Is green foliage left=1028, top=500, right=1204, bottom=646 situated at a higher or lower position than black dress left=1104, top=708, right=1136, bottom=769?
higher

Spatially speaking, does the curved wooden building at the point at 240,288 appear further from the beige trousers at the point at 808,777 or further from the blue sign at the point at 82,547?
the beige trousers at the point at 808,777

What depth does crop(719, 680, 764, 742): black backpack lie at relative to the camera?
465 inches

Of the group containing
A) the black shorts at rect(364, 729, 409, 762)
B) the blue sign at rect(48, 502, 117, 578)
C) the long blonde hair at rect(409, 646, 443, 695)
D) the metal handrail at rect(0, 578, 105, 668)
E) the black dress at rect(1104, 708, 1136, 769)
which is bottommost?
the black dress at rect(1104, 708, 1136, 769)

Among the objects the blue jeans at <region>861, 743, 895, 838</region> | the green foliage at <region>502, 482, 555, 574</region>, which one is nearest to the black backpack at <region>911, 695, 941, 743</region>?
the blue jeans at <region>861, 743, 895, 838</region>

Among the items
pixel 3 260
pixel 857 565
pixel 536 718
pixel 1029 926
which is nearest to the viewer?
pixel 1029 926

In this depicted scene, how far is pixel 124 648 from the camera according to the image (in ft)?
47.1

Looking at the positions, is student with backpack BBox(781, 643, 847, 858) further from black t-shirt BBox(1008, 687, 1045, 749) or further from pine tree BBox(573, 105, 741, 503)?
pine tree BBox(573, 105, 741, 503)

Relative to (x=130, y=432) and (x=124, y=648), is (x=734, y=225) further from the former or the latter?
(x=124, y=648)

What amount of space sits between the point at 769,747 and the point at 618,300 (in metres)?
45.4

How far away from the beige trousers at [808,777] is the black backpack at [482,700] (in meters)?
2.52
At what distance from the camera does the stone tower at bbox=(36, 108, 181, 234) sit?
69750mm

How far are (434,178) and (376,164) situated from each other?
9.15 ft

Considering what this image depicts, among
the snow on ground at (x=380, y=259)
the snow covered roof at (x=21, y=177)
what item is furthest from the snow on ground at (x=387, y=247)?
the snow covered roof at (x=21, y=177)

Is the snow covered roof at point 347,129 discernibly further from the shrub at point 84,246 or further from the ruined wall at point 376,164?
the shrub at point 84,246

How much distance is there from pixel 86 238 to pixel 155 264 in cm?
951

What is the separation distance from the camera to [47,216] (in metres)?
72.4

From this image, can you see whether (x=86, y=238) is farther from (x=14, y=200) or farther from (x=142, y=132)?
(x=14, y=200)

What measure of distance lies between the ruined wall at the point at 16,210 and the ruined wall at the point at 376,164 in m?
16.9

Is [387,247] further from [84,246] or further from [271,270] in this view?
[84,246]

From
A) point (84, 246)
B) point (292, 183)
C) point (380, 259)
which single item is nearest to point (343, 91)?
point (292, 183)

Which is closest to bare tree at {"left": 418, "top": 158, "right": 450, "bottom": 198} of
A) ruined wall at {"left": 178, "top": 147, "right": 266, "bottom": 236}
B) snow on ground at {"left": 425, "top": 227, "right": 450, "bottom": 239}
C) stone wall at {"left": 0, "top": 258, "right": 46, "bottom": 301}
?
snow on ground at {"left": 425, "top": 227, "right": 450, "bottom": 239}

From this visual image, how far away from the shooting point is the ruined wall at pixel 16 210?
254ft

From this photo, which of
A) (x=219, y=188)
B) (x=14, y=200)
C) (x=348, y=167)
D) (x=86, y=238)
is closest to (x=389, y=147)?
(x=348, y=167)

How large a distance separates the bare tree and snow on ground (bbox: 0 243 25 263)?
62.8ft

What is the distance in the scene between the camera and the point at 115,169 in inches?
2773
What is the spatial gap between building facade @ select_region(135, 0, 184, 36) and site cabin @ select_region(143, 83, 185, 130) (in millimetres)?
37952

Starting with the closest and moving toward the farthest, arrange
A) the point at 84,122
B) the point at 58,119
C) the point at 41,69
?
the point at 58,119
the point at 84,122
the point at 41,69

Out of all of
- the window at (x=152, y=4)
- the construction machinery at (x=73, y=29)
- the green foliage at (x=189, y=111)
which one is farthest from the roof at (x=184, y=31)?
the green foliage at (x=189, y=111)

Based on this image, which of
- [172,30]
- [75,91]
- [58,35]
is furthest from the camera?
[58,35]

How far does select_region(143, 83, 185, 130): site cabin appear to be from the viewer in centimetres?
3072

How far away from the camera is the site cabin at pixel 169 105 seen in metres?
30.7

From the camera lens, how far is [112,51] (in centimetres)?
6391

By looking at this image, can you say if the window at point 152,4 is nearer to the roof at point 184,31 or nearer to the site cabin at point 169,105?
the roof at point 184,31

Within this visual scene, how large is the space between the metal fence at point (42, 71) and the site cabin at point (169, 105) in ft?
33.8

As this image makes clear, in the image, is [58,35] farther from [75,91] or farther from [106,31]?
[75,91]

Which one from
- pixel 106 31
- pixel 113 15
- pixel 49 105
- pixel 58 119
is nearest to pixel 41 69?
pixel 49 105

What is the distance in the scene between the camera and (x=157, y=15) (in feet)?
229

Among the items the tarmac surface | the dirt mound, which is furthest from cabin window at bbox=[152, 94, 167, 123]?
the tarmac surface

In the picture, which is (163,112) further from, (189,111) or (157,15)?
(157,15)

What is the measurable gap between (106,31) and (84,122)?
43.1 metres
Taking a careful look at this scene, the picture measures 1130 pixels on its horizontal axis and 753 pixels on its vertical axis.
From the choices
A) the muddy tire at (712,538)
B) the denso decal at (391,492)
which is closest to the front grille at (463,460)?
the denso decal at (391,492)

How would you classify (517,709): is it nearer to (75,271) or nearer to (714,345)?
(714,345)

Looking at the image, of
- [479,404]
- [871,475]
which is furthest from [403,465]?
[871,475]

» Problem: Rewrite all of the material above, putting "dark backpack" wherever "black backpack" appears and changing nothing else.

» The output:
Is green foliage left=1028, top=500, right=1204, bottom=646 situated at a higher or lower position than black dress left=1104, top=708, right=1136, bottom=769?
higher

Spatially speaking, does the curved wooden building at the point at 240,288 appear further from the beige trousers at the point at 808,777 or further from the blue sign at the point at 82,547?
the beige trousers at the point at 808,777

What depth does crop(719, 680, 764, 742): dark backpack lie at relative to the camera?
465 inches

Of the group containing
A) the black shorts at rect(364, 729, 409, 762)
B) the blue sign at rect(48, 502, 117, 578)
C) the long blonde hair at rect(409, 646, 443, 695)
D) the metal handrail at rect(0, 578, 105, 668)
E) the black dress at rect(1104, 708, 1136, 769)
which is bottommost?
the black dress at rect(1104, 708, 1136, 769)

Among the objects the blue jeans at <region>861, 743, 895, 838</region> | the green foliage at <region>502, 482, 555, 574</region>, which one is nearest to the dark backpack at <region>911, 695, 941, 743</region>?
the blue jeans at <region>861, 743, 895, 838</region>

Among the items
pixel 3 260
pixel 857 565
pixel 536 718
pixel 1029 926
which is nearest to the viewer?
pixel 1029 926

In this depicted scene, how far is pixel 124 648 from the camera according to the image (in ft)?
47.1

Looking at the positions, is student with backpack BBox(781, 643, 847, 858) further from black t-shirt BBox(1008, 687, 1045, 749) or further from pine tree BBox(573, 105, 741, 503)?
pine tree BBox(573, 105, 741, 503)

Relative to (x=130, y=432) and (x=124, y=648), is (x=734, y=225) further from the former or the latter?
(x=124, y=648)

What amount of space sits between the point at 769,747 and the point at 618,300 (in metres)?
45.4

How far away from the beige trousers at [808,777] is the dark backpack at [482,700] (in meters)?
2.52
At what distance from the camera does the stone tower at bbox=(36, 108, 181, 234) sit?
69750mm

How far are (434,178) and (376,164) situated from each other?
9.15 ft

Considering what this image depicts, among
the snow on ground at (x=380, y=259)
the snow covered roof at (x=21, y=177)
what item is furthest from the snow on ground at (x=387, y=247)?
the snow covered roof at (x=21, y=177)

Is the snow covered roof at point 347,129 discernibly further from the shrub at point 84,246 or further from the ruined wall at point 376,164?
the shrub at point 84,246

How much distance is there from pixel 86 238 to pixel 155 264 in cm?
951

What is the separation distance from the camera to [47,216] (in metres)?
72.4

From this image, can you see whether (x=86, y=238) is farther from (x=14, y=200) or farther from (x=142, y=132)?
(x=14, y=200)

What measure of distance lies between the ruined wall at the point at 16,210 and the ruined wall at the point at 376,164 in m?
16.9

Is [387,247] further from [84,246] or further from [271,270] in this view?
[84,246]

From
A) point (84, 246)
B) point (292, 183)
C) point (380, 259)
which single item is nearest to point (343, 91)?
point (292, 183)

Which is closest to bare tree at {"left": 418, "top": 158, "right": 450, "bottom": 198} of
A) ruined wall at {"left": 178, "top": 147, "right": 266, "bottom": 236}
B) snow on ground at {"left": 425, "top": 227, "right": 450, "bottom": 239}
C) stone wall at {"left": 0, "top": 258, "right": 46, "bottom": 301}
?
snow on ground at {"left": 425, "top": 227, "right": 450, "bottom": 239}

From this visual image, how far away from the shooting point is the ruined wall at pixel 16 210?
254ft

From this photo, which of
A) (x=219, y=188)
B) (x=14, y=200)
C) (x=348, y=167)
D) (x=86, y=238)
is closest to (x=389, y=147)?
(x=348, y=167)

How large a distance separates the bare tree and snow on ground (bbox: 0 243 25 263)?
62.8ft

What is the distance in the scene between the camera and the point at 115,169 in inches?
2773
What is the spatial gap between building facade @ select_region(135, 0, 184, 36) and site cabin @ select_region(143, 83, 185, 130) (in millimetres)?
37952

Starting with the closest and moving toward the farthest, arrange
A) the point at 84,122
B) the point at 58,119
C) the point at 41,69
?
the point at 58,119
the point at 84,122
the point at 41,69

Out of all of
- the window at (x=152, y=4)
- the construction machinery at (x=73, y=29)
- the green foliage at (x=189, y=111)
which one is farthest from the roof at (x=184, y=31)?
the green foliage at (x=189, y=111)

Based on this image, which of
- [172,30]
- [75,91]
- [58,35]
is furthest from the camera?
[58,35]

How far does select_region(143, 83, 185, 130): site cabin appear to be from the viewer in centimetres?
3072

How far away from the camera is the site cabin at pixel 169 105 seen in metres?
30.7

From the camera lens, how far is [112,51] (in centimetres)?
6391

By looking at this image, can you say if the window at point 152,4 is nearer to the roof at point 184,31 or nearer to the site cabin at point 169,105?
the roof at point 184,31

Within this visual scene, how large is the space between the metal fence at point (42, 71) and the site cabin at point (169, 105) in ft?
33.8

As this image makes clear, in the image, is [58,35] farther from [75,91] or farther from [106,31]?
[75,91]

Which one from
- pixel 106 31
- pixel 113 15
- pixel 49 105
- pixel 58 119
is nearest to pixel 41 69?
pixel 49 105

What is the distance in the scene between the camera and (x=157, y=15) (in feet)?
229

Among the items the tarmac surface | the dirt mound, which is furthest from cabin window at bbox=[152, 94, 167, 123]?
the tarmac surface

In the picture, which is (163,112) further from, (189,111) or (157,15)?
(157,15)

What is the measurable gap between (106,31) and (84,122)?
43.1 metres
Taking a careful look at this scene, the picture measures 1130 pixels on its horizontal axis and 753 pixels on its vertical axis.
From the choices
A) the muddy tire at (712,538)
B) the denso decal at (391,492)
which is closest to the front grille at (463,460)?
the denso decal at (391,492)

How would you classify (517,709): is it nearer to (75,271) or nearer to (714,345)?
(714,345)

Looking at the image, of
- [479,404]
- [871,475]
which is furthest from [403,465]?
[871,475]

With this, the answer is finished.